By Stuart Zweben and Betsy Bizot

The results from the 46th annual CRA Taulbee Survey are presented in this pdf.Taulbee graphic The survey, conducted annually by the Computing Research Association, documents trends in student enrollment, degree production, employment of graduates, and faculty salaries in academic units in the United States and Canada that grant the Ph.D. in computer science (CS), computer engineering (CE), or information (I). Most of these academic units are departments, but some are colleges or schools of information or computing. In this report, we will use the term “department” to refer to the unit offering the program.

CRA gathers survey data during the fall. Responses received by February 17, 2017 are included in the analysis. The period covered by the data varies from table to table. Degree production and enrollment (Ph.D., Master’s, and Bachelor’s) refer to the previous academic year (2015-16). Data for new students in all categories refer to the current academic year (2016-17). Projected student production and information on faculty salaries are also for the current academic year; salaries are those effective January 1, 2017.

We surveyed a total of 268 Ph.D.-granting departments; we received salary responses from 173 and main survey responses from 168, for a total of 183 departments responding to one or both parts of the survey. The response rate was 68 percent, similar to last year’s 67 percent. The response rates from CE and Canadian departments continue to be rather low, and this year the CE response rate is the same as last year’s unusually low rate. U.S. CS, U.S. I, and Canadian response rates were similar to last year, with U.S. CS slightly up and Canadian slightly down. Figure 1 shows the history of the survey’s response rates. Response rates are inexact because some departments provide only partial data, and some institutions provide a single joint response for multiple departments. Thus, in some tables the number of departments shown as reporting will not equal the overall total number of respondents shown in Figure 1 for that category of department.

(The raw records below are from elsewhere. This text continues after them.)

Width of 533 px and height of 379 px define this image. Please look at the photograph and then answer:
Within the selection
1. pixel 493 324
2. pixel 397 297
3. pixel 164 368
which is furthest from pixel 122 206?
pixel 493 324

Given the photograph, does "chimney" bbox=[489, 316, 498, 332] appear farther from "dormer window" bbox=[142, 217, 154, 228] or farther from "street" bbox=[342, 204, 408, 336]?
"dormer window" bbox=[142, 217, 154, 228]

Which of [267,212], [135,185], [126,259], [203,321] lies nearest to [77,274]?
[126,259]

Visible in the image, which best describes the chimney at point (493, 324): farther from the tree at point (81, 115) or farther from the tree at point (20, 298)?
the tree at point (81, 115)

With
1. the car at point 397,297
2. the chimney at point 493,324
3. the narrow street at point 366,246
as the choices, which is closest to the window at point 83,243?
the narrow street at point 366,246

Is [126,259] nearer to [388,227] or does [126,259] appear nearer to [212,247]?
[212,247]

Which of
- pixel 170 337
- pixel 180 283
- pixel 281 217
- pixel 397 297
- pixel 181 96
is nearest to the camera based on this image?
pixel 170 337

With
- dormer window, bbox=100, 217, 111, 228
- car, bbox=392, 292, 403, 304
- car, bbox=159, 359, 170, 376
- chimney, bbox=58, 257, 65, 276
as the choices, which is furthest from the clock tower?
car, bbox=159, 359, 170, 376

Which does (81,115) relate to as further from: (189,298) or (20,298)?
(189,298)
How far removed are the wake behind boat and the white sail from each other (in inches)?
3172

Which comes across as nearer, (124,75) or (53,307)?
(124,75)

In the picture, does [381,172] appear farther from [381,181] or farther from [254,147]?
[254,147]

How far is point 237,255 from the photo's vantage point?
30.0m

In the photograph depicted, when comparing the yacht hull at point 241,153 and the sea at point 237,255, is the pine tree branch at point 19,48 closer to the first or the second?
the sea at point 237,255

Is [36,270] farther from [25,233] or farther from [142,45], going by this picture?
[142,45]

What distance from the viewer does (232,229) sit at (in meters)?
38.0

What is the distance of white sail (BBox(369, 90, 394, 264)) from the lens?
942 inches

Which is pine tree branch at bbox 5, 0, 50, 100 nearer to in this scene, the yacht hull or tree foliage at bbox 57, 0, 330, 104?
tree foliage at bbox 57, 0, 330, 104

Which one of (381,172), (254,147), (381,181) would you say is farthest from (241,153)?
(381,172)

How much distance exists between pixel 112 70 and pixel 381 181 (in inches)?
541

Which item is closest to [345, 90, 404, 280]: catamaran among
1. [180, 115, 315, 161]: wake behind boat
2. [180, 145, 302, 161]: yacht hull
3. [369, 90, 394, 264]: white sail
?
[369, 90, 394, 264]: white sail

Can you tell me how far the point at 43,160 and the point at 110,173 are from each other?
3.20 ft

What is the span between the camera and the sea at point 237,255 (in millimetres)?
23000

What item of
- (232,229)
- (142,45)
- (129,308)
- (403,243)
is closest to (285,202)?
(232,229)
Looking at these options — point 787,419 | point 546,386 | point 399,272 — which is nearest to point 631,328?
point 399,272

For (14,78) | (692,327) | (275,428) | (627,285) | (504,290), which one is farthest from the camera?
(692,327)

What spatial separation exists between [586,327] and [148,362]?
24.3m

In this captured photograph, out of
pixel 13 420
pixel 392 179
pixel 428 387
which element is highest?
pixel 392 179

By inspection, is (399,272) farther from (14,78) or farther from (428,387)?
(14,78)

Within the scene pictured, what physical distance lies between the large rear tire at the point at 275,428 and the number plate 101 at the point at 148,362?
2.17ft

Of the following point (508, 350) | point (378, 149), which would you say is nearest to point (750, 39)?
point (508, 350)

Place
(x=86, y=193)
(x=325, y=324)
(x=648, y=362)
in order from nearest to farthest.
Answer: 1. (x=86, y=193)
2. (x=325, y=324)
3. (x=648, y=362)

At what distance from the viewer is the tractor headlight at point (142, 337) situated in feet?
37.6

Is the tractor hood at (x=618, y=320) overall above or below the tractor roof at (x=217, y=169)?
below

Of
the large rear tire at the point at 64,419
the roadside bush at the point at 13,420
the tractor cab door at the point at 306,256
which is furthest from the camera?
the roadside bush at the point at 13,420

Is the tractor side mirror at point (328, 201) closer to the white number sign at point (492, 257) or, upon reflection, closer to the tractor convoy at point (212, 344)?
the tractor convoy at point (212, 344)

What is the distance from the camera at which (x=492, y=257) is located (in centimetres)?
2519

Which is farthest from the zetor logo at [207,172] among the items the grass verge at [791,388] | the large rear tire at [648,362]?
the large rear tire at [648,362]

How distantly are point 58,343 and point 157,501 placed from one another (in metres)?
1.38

To account for the changes in response rate, we will comment not only on aggregate totals but also on averages per department reporting or data from those departments that responded to both 2015 and 2016 surveys. This is a more meaningful indication of the one-year changes affecting the data.

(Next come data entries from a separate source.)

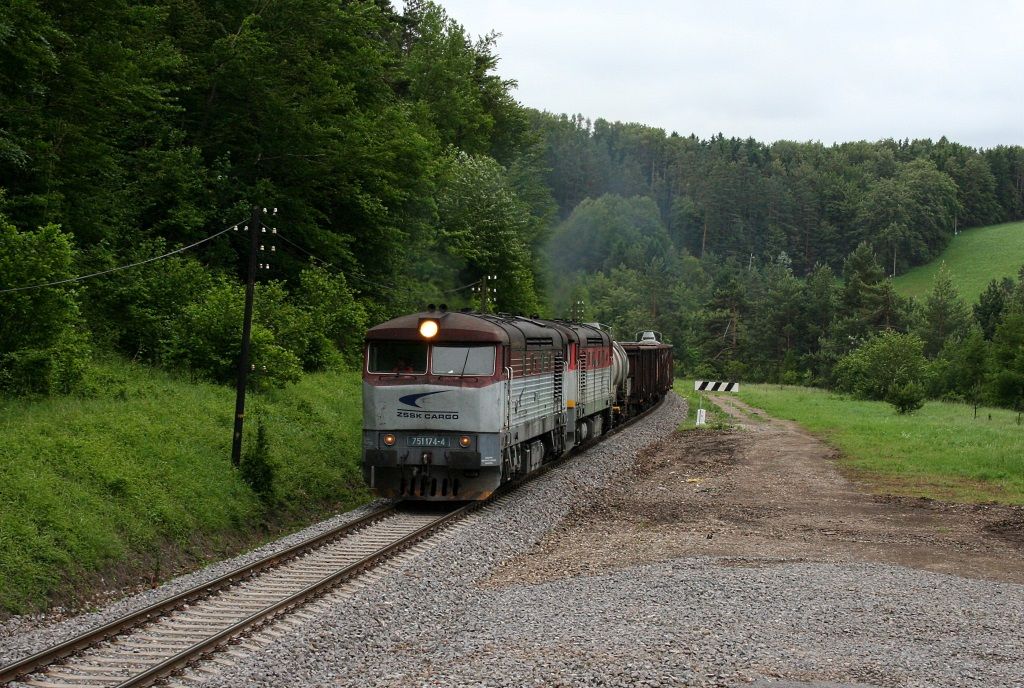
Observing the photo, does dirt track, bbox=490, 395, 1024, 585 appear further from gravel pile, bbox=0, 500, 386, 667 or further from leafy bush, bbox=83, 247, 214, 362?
leafy bush, bbox=83, 247, 214, 362

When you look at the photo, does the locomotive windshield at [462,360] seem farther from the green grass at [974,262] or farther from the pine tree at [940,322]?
the green grass at [974,262]

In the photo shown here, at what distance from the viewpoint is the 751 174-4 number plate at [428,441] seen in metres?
18.5

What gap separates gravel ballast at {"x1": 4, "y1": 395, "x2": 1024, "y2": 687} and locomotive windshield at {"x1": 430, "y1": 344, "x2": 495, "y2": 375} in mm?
4454

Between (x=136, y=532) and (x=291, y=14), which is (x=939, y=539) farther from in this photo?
(x=291, y=14)

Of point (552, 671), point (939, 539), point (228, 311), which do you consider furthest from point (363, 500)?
point (552, 671)

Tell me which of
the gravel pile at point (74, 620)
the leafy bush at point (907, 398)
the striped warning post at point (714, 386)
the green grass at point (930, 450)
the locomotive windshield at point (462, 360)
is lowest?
the gravel pile at point (74, 620)

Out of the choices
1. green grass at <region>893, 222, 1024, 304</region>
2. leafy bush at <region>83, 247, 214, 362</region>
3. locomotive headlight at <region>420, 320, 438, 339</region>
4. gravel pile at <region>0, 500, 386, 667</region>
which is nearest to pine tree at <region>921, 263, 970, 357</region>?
green grass at <region>893, 222, 1024, 304</region>

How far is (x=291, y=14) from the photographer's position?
3531 centimetres

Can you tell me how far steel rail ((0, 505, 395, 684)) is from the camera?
952 centimetres

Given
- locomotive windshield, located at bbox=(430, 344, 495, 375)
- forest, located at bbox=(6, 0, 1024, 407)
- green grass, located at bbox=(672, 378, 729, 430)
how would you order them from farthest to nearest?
green grass, located at bbox=(672, 378, 729, 430) → forest, located at bbox=(6, 0, 1024, 407) → locomotive windshield, located at bbox=(430, 344, 495, 375)

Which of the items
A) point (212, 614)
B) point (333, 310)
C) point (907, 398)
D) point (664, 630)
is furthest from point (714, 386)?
point (212, 614)

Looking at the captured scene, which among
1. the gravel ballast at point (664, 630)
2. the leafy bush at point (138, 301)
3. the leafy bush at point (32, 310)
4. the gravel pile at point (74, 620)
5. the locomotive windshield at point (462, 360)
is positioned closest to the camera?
the gravel ballast at point (664, 630)

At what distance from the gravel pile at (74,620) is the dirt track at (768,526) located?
13.3 feet

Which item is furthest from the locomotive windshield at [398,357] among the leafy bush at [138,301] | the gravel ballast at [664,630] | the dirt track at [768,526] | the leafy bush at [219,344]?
the leafy bush at [138,301]
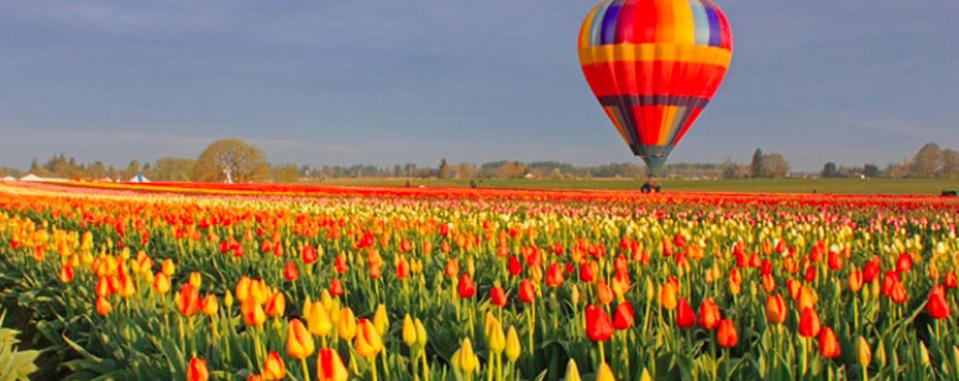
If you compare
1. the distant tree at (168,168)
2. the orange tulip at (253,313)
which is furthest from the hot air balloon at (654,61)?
the distant tree at (168,168)

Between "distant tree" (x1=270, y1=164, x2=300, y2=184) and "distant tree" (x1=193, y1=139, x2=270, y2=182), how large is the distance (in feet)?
A: 19.3

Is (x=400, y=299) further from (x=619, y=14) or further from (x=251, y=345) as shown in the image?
(x=619, y=14)

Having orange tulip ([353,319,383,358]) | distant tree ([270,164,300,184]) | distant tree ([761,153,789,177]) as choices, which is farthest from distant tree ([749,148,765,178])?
orange tulip ([353,319,383,358])

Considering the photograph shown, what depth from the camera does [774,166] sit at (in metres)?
108

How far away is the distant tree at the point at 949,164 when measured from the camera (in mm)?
92438

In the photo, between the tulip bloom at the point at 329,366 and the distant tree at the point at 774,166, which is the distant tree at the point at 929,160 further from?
the tulip bloom at the point at 329,366

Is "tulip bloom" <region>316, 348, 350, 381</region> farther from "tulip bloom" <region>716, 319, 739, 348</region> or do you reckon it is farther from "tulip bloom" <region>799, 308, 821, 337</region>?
"tulip bloom" <region>799, 308, 821, 337</region>

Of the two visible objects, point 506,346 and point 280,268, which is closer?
point 506,346

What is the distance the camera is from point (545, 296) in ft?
18.7

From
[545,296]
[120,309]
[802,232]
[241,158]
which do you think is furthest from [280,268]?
[241,158]

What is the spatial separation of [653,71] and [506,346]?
2425 centimetres

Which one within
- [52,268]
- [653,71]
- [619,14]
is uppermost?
[619,14]

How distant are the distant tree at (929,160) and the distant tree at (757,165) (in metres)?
19.4

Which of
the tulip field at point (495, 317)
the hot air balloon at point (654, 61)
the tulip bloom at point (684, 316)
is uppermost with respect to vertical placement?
the hot air balloon at point (654, 61)
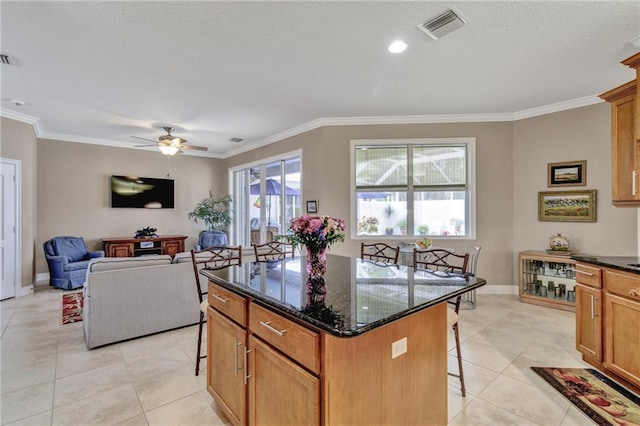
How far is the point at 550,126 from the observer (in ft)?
14.8

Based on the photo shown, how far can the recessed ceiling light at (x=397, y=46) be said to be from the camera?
2783mm

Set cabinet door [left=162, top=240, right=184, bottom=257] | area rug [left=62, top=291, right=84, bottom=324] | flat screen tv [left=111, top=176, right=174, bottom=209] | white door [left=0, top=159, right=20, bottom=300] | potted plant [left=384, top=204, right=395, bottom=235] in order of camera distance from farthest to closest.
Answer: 1. cabinet door [left=162, top=240, right=184, bottom=257]
2. flat screen tv [left=111, top=176, right=174, bottom=209]
3. potted plant [left=384, top=204, right=395, bottom=235]
4. white door [left=0, top=159, right=20, bottom=300]
5. area rug [left=62, top=291, right=84, bottom=324]

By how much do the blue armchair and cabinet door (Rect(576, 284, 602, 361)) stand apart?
686cm

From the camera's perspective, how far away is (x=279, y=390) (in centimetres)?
140

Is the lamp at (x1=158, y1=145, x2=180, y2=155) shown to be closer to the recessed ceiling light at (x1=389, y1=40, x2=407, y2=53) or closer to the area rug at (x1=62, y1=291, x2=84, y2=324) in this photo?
the area rug at (x1=62, y1=291, x2=84, y2=324)

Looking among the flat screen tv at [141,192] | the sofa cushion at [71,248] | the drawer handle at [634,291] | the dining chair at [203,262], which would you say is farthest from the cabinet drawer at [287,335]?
the flat screen tv at [141,192]

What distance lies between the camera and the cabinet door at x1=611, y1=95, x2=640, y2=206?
2473 millimetres

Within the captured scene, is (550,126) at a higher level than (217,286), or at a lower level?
higher

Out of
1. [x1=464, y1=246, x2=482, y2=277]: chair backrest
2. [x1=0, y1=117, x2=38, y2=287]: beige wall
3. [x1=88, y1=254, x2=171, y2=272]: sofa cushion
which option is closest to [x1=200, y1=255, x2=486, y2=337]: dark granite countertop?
[x1=88, y1=254, x2=171, y2=272]: sofa cushion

Departments that responded to the survey were sent preliminary results about faculty salaries in December 2016; these results included additional distributional information not contained in this report. The CRA Board views this as a benefit of participating in the survey.

Degree, enrollment, and faculty salary data for the U.S CS departments are stratified according to: a) whether the institution is public or private; and b) the tenure-track faculty size of the reporting department. The faculty size strata deliberately overlap, so that data from most departments affect multiple strata. This may be especially useful to departments near the boundary of one stratum. Salary data is also stratified according to the population of the locale in which the institution is located. These stratifications allow our readers to see multiple views of important data, and hopefully gain new insights from them. In addition to tabular presentations of data, we will use “box and whisker” diagrams to show medians, quartiles, and the range between the 10th and 90th percentile data points.

In this year’s survey, we made some modifications to the list of research areas for doctoral degree graduates in order to better reflect current areas of focus. We also began to collect enrollment data from certain key undergraduate CS courses, in a format similar to what was used in last year’s CRA Enrollment Survey, the results of which can be found at www.cra.org/data/generation-cs. This will enable some ongoing tracking of enrollment changes at a finer level of detail than is now possible with the Taulbee Survey. Finally, this year we asked departments about their interest in getting additional data about the employment of teaching faculty as part of the survey. The responses will guide decisions that will be implemented in future Taulbee Surveys.

We thank all of the respondents to this year’s questionnaire. The participating departments are listed at the end of this article. CRA member respondents will again be given the opportunity to obtain certain survey information for a self-selected peer group. Instructions for doing this will be emailed to all such departments.